Document text:

= Firefighter assist and search team =

Team dedicated to firefighter rescue

A firefighter assist and search team (FAST), also known as a rapid intervention team (RIT)/,rapid intervention crew (RIC)/,rapid intervention group (RIG)/,rapid intervention dispatch (RID) or breathing apparatus safety team (BAST), is a team of two or more firefighters who are dedicated solely to the search and rescue of other firefighters in distress.Multiple-alarm fires may require multiple FAST/RIC Personnel.

Through the late 1960s and early 1970s the London Fire Brigade introduced RIT procedures using EATL (emergency air transfer lines) and EASE (emergency air supply equipment). This consisted of designated firefighter search and rescue teams (termed "emergency crews") stationed at self-contained breathing apparatus (SCBA) control entry points, equipped with emergency SCBA specifically designed to be worn by unconscious, injured or trapped firefighters.

The National Fire Protection Association (NFPA) and the United States Occupational Safety and Health Administration (OSHA) have requirements for some type of Firefighter Assist and Search Team (FAST)/Rapid Intervention Team (RIT) at structure fires.These standards require that a minimum of two fire fighters be standing by in full personal protective equipment (PPE) while other crew members are working in a hazardous atmosphere.The standards are the result of a series of incidents where fire fighters became lost, trapped or disoriented while fighting a structure fire without a Firefighter Assist and Search Team (FAST) present.

The FAST concept is not universal, with many fire protection agencies training all personnel in rescue duties. Rescue teams are then designated based on apparatus order in the dispatch to a call in which standard operating procedures (SOPs) require that rescue teams be held at entry points. This is the basic concept of the two-in, two-out rule.

(Saved entries)

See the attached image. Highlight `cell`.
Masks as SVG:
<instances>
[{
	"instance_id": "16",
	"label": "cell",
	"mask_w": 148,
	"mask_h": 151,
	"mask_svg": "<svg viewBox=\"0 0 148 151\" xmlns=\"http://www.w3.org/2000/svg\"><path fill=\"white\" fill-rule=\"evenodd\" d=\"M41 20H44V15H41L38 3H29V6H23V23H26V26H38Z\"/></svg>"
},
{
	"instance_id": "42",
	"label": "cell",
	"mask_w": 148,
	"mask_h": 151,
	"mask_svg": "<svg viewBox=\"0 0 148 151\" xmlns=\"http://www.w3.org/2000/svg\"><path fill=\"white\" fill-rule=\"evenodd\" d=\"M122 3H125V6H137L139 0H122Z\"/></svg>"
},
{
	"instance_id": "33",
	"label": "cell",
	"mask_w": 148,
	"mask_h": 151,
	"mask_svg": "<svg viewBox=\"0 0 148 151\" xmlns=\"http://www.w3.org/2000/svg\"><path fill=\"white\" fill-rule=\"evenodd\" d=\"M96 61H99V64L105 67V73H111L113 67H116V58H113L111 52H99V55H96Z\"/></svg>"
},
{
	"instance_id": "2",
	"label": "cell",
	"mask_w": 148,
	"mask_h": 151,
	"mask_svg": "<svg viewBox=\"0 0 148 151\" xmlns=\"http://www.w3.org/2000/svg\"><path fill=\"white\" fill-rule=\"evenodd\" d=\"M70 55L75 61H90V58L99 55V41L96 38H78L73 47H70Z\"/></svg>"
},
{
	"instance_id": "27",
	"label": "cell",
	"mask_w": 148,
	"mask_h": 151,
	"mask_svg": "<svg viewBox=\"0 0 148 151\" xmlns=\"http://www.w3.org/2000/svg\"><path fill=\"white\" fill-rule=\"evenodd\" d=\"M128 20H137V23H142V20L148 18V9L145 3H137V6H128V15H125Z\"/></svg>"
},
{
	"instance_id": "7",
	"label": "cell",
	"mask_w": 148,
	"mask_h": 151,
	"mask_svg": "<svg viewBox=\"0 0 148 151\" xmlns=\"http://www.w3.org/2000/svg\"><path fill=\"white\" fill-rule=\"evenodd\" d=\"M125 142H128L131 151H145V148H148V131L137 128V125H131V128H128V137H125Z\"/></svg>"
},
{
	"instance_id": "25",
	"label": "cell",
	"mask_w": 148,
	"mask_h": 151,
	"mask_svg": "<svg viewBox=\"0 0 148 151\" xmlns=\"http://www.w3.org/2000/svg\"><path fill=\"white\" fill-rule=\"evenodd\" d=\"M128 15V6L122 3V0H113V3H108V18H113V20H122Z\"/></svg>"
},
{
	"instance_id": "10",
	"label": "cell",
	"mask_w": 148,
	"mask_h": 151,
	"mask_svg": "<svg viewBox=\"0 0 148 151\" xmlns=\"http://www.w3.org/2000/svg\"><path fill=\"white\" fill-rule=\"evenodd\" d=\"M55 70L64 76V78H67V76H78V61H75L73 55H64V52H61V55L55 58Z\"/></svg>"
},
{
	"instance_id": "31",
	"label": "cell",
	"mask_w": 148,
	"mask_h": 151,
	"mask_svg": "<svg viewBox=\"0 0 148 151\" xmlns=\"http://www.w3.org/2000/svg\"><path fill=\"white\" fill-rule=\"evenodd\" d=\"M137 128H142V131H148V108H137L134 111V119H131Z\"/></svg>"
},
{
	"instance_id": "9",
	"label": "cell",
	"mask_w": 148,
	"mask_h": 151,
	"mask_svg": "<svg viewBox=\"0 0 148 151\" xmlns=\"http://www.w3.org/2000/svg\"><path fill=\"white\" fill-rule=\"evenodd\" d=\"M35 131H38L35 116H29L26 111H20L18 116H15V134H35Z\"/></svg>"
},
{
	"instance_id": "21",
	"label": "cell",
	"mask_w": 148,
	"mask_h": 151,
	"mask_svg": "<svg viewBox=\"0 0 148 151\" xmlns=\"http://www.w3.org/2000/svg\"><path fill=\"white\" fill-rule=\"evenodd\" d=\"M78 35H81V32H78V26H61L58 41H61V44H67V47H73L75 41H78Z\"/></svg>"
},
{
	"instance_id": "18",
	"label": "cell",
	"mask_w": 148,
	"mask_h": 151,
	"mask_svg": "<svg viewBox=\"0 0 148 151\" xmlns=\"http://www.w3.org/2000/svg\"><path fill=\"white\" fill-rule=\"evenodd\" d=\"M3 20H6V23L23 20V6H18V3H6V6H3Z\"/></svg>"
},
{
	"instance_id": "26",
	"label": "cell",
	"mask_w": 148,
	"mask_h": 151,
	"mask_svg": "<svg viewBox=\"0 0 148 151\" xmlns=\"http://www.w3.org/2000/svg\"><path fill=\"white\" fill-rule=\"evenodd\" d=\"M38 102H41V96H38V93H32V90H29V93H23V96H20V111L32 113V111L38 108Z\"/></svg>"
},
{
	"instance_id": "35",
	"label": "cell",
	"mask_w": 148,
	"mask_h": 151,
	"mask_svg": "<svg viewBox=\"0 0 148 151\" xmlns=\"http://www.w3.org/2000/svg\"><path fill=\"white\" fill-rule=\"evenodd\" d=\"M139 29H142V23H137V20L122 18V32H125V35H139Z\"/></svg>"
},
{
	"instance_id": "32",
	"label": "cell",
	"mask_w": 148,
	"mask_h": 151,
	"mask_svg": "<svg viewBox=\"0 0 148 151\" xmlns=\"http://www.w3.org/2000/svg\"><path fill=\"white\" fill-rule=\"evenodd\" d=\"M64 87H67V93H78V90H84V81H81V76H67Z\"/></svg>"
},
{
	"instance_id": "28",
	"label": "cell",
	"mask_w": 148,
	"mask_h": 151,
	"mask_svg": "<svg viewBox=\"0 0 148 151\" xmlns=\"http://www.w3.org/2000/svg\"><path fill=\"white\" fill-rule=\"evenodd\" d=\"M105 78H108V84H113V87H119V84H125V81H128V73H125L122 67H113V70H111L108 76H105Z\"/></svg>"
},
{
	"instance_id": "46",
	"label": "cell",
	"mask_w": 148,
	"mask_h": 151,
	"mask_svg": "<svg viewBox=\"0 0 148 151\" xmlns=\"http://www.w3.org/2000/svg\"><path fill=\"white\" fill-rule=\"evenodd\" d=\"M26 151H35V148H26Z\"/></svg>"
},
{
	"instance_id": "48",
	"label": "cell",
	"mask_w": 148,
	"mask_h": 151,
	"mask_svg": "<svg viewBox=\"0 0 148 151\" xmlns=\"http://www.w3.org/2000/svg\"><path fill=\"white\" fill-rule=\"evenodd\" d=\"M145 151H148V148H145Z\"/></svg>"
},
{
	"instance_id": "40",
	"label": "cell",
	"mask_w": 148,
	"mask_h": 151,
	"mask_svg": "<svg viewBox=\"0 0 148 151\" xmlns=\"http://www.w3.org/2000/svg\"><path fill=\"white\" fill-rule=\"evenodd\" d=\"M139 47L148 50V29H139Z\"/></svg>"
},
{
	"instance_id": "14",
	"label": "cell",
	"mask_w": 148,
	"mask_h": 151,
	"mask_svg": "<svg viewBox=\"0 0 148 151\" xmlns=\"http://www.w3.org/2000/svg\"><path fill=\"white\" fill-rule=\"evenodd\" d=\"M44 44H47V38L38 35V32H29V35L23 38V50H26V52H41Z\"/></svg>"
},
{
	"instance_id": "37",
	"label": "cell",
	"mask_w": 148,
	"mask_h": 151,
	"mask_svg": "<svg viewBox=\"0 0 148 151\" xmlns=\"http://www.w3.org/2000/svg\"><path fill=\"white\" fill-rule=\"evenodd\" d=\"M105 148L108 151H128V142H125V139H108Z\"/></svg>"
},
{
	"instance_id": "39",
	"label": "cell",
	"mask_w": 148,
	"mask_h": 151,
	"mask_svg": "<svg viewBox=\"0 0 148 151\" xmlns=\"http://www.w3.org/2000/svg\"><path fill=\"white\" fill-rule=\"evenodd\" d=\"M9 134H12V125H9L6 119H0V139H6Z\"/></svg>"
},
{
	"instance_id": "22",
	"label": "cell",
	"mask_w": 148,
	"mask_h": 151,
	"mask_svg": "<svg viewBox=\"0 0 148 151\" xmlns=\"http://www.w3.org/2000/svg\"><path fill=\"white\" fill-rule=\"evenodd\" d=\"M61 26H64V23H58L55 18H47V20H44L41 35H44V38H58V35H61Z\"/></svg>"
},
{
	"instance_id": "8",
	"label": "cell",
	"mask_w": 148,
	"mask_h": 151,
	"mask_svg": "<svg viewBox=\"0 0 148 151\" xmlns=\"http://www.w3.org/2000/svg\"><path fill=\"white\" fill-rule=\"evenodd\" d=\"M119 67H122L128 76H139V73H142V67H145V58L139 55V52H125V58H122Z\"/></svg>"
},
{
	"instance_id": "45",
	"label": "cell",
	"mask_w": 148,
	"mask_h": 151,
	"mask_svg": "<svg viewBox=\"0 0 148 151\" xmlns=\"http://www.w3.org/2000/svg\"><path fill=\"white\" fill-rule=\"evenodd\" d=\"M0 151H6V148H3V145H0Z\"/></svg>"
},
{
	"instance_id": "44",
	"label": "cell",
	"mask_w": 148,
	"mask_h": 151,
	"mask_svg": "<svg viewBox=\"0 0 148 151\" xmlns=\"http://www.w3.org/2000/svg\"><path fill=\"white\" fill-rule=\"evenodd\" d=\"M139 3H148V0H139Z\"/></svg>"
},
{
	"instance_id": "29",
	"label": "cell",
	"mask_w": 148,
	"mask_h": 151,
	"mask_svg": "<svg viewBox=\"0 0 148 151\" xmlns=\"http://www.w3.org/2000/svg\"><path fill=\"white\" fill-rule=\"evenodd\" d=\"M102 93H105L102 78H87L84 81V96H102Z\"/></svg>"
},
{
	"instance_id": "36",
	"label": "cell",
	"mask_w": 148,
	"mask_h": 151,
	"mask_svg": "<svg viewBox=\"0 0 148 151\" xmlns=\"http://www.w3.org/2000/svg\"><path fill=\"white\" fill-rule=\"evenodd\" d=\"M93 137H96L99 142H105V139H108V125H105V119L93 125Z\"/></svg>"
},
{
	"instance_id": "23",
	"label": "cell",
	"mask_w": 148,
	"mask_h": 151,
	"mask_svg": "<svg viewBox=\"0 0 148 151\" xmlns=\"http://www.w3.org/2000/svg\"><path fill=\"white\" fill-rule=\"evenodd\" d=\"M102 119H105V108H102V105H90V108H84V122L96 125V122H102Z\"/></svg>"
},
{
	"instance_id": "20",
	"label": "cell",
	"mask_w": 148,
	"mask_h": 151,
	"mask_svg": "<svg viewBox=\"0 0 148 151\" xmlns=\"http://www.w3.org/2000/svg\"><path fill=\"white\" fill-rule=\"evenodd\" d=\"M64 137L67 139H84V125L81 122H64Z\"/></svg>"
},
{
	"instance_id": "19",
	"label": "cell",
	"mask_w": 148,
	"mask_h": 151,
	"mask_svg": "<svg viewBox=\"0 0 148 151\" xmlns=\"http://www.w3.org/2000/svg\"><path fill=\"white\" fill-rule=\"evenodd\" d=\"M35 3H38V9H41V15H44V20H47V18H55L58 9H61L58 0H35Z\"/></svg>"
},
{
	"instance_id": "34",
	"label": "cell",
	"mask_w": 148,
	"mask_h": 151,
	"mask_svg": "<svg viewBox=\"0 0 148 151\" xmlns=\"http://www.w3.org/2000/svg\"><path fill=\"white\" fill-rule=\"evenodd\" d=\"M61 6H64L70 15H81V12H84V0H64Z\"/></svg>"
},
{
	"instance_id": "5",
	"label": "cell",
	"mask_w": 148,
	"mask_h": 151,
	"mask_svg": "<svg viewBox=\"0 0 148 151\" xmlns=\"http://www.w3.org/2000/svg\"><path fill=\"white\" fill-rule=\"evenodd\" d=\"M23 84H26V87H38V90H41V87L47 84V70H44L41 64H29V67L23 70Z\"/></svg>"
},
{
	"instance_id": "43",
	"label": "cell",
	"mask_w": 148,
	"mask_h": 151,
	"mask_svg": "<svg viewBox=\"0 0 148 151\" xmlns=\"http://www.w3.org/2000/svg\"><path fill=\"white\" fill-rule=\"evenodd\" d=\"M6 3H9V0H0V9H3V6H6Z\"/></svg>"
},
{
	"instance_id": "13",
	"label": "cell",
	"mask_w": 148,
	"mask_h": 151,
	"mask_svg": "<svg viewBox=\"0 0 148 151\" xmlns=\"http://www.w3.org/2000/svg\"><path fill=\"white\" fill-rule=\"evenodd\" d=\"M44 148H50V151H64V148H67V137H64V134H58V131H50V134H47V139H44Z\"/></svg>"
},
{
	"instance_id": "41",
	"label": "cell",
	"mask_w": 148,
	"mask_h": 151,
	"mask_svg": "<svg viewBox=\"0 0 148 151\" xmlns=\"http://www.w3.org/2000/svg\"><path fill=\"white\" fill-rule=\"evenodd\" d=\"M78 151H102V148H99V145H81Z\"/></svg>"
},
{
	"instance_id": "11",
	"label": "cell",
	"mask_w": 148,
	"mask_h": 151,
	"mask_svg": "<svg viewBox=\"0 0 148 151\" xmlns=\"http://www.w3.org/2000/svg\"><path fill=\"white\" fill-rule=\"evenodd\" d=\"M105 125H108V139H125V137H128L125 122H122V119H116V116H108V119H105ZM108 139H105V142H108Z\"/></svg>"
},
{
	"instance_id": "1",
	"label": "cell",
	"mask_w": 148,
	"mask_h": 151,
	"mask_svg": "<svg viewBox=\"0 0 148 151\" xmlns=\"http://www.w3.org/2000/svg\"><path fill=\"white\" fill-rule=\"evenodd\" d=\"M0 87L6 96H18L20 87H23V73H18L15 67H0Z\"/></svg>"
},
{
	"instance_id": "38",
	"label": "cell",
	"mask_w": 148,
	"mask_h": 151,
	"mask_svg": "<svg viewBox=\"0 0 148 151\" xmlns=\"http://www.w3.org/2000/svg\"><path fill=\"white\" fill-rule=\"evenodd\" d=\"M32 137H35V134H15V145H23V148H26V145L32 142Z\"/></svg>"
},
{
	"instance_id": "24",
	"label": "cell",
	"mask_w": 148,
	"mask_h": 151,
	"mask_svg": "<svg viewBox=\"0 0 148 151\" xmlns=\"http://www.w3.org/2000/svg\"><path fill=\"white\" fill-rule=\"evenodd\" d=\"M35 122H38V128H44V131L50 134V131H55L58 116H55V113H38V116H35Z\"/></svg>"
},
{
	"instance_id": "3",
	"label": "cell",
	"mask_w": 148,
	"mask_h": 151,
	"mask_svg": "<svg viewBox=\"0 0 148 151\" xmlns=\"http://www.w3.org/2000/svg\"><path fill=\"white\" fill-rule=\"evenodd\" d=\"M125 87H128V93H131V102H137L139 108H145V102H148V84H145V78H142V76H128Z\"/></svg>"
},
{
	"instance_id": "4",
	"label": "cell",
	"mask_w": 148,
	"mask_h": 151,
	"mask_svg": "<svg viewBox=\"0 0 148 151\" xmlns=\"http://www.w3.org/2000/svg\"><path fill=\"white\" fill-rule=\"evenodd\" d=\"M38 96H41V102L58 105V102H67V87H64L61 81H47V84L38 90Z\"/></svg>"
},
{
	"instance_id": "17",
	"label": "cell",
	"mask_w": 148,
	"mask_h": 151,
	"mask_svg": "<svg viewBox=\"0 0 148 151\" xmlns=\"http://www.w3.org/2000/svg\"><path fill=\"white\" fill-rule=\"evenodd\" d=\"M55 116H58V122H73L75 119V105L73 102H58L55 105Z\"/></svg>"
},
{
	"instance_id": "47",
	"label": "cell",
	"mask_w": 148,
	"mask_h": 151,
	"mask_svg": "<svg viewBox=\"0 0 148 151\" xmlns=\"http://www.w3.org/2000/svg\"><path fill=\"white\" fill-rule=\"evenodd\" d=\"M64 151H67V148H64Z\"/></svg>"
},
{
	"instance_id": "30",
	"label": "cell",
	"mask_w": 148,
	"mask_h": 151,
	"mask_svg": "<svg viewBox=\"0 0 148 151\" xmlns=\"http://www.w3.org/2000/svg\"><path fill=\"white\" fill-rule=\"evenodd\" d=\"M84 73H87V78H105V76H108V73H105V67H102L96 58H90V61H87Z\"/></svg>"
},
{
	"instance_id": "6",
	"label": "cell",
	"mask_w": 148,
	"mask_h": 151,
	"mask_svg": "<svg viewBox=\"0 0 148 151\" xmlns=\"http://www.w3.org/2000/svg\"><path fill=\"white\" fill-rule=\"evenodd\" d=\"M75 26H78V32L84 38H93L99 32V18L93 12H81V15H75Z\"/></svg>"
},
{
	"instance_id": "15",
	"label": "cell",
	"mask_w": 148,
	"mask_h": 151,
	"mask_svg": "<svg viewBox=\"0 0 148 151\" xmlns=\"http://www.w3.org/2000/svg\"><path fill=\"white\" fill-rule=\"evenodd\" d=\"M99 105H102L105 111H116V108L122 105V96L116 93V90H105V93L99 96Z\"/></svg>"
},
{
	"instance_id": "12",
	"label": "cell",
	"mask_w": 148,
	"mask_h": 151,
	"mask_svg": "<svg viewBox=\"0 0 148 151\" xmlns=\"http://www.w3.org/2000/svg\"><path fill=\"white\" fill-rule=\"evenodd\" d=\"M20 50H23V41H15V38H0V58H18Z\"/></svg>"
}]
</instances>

Things to do:
A - Quote the article on firefighter assist and search teams word for word, starting at "A firefighter assist and search team (FAST), also" and ending at "multiple FAST/RIC Personnel.".
B - In the article on firefighter assist and search teams, condense the paragraph beginning "Through the late 1960s" into a shorter version that keeps its main facts.
C - Proceed with the article on firefighter assist and search teams from the point where it stops.
The records were taken from a separate source.

Answers given:
A -
A firefighter assist and search team (FAST), also known as a rapid intervention team (RIT)/,rapid intervention crew (RIC)/,rapid intervention group (RIG)/,rapid intervention dispatch (RID) or breathing apparatus safety team (BAST), is a team of two or more firefighters who are dedicated solely to the search and rescue of other firefighters in distress.Multiple-alarm fires may require multiple FAST/RIC Personnel.

B - In the late 1960s and early 1970s, the London Fire Brigade introduced RIT procedures built on emergency air transfer lines (EATL) and emergency air supply equipment (EASE). Designated search and rescue teams, called "emergency crews," were stationed at SCBA control entry points. These crews carried emergency SCBA made to be worn by unconscious, injured or trapped firefighters.

C -
While all of these versions of the name for a firefighter rescue crew either have been used or continue to be used in several areas, the National Incident Management System (NIMS) has determined that rapid intervention crew (RIC) will be the standard term. Currently, U.S. federally required training programs, from DHS and FEMA, are in the process of standardizing many terms and procedures under NIMS.

==FAST equipment==
FAST members are normally equipped with some or all of the following:
- Full turnout gear
- Self-contained breathing apparatus (SCBA)
- Personal alert safety system (PASS device)
- Portable radio that uses the fireground frequency and is available to the incident commander
- Hand tools
- Hand light
- Search rope or webbing
- Rapid air transport (RAT) bag which slips over an SCBA bottle and holds an extra mask to tap into the bottle to provide a downed firefighter with air. This so-called RIT Bag was invented by Darrin Shaw, a firefighter with Central Pierce Fire and Rescue. The term RIT Bag is now widely used, but the trademark stays with RIT BAG from Puyallup, Washington.